Here's a big, industrial-sized deal to start your week. Industrial distribution firm QXO, Inc. (QXO) announced Sunday it will acquire TopBuild Corp. (BLD) for a cool $17 billion. That's not a typo. It's a cash-and-stock transaction that values TopBuild at $505 per share, and the companies are aiming to wrap it up in the third quarter of this year, assuming shareholders give it the thumbs up.
The market's initial reaction? A classic case of "buy the target, sell the acquirer." TopBuild shares were up sharply in Monday's premarket, while QXO shares took a dip.
Building a Behemoth
So, what exactly is QXO getting for its $17 billion? Scale, and lots of it. QXO says this deal will catapult it to become the second-largest publicly traded building products distributor on the continent. Put the two companies together, and you're looking at roughly $18 billion in revenue, over $2 billion in adjusted EBITDA, and an enterprise value pushing $50 billion.

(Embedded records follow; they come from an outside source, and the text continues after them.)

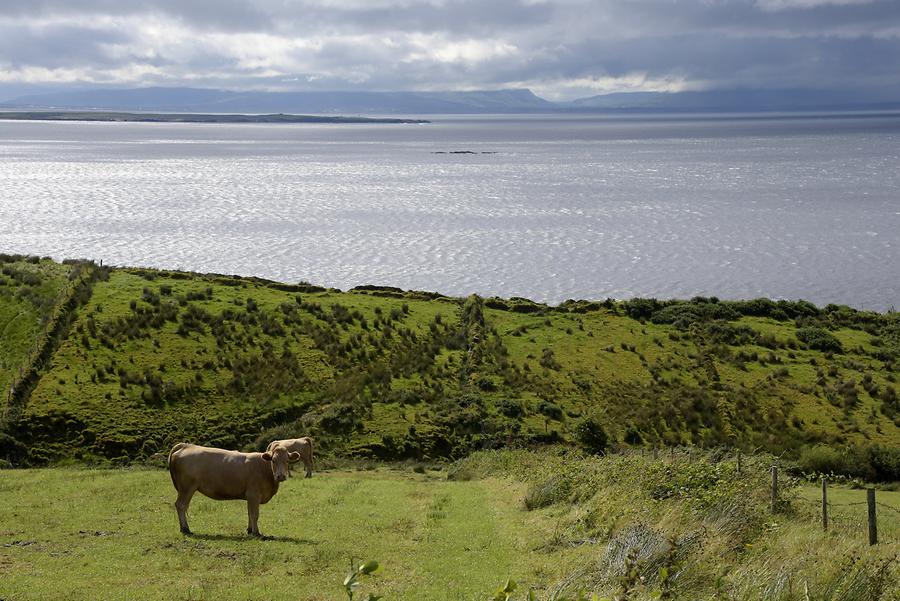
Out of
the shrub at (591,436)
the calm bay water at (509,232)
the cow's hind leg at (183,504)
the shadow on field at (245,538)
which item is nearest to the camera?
the shadow on field at (245,538)

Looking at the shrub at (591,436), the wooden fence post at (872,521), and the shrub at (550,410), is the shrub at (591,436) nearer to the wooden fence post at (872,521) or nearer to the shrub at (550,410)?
the shrub at (550,410)

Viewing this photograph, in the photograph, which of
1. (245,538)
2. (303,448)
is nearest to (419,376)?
(303,448)

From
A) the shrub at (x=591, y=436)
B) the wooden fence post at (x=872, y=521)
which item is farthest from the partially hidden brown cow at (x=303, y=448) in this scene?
the wooden fence post at (x=872, y=521)

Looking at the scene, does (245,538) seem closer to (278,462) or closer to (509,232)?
(278,462)

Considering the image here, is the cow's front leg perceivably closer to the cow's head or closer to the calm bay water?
the cow's head

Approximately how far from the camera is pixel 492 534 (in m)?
21.4

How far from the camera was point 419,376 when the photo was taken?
4897 centimetres

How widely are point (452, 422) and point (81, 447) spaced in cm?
1648

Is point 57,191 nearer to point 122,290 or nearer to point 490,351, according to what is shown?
point 122,290

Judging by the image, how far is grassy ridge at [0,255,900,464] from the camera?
42.1 metres

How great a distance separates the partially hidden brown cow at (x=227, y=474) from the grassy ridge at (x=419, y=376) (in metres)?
19.6

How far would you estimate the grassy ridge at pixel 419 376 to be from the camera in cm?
4212

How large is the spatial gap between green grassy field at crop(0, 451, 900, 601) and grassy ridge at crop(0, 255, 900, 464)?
12.6m

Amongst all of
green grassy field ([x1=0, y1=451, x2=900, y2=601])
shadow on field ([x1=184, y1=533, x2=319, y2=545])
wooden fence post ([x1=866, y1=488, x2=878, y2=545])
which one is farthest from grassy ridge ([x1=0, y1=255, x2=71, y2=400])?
wooden fence post ([x1=866, y1=488, x2=878, y2=545])
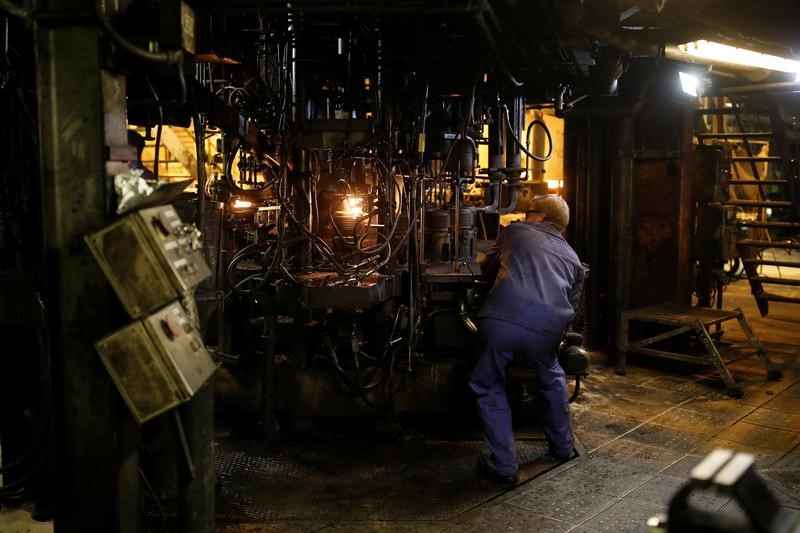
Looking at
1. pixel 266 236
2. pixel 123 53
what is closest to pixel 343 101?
pixel 266 236

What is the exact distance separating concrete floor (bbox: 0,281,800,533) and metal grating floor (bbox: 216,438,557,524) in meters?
0.14

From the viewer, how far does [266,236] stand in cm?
731

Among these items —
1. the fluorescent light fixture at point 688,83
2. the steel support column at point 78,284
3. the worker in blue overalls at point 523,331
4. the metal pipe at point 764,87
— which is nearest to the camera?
the steel support column at point 78,284

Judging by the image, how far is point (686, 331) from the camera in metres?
7.88

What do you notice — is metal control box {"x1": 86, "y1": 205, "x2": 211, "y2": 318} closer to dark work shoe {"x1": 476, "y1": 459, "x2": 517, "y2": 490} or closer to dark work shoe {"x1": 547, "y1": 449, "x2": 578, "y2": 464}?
dark work shoe {"x1": 476, "y1": 459, "x2": 517, "y2": 490}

More importantly, it creates a leader across several key product categories. The combined entity will be number one in insulation and waterproofing, and number two in roofing. It also expands QXO's total addressable market to more than $300 billion. That's a lot of shingles and sealant.
The Financial Blueprint
TopBuild is no slouch on its own. In 2025, it generated about $6.2 billion in revenue and $1.14 billion in adjusted EBITDA, boasting impressive margins near 18%. QXO says buying this profitable business will be immediately and meaningfully good for its own earnings.
The new company will have a nicely diversified portfolio, split about 50/50 between the repair-and-remodel market and new construction, and touching residential, commercial, and industrial projects. But the real prize might be in the synergies. QXO is eyeing about $300 million in cost savings and efficiencies by 2030, coming from better procurement, logistics, pricing, and tech. When you factor those expected savings in, the deal values TopBuild at 11.8 times its 2025 adjusted EBITDA. Without them, it's 14.9 times.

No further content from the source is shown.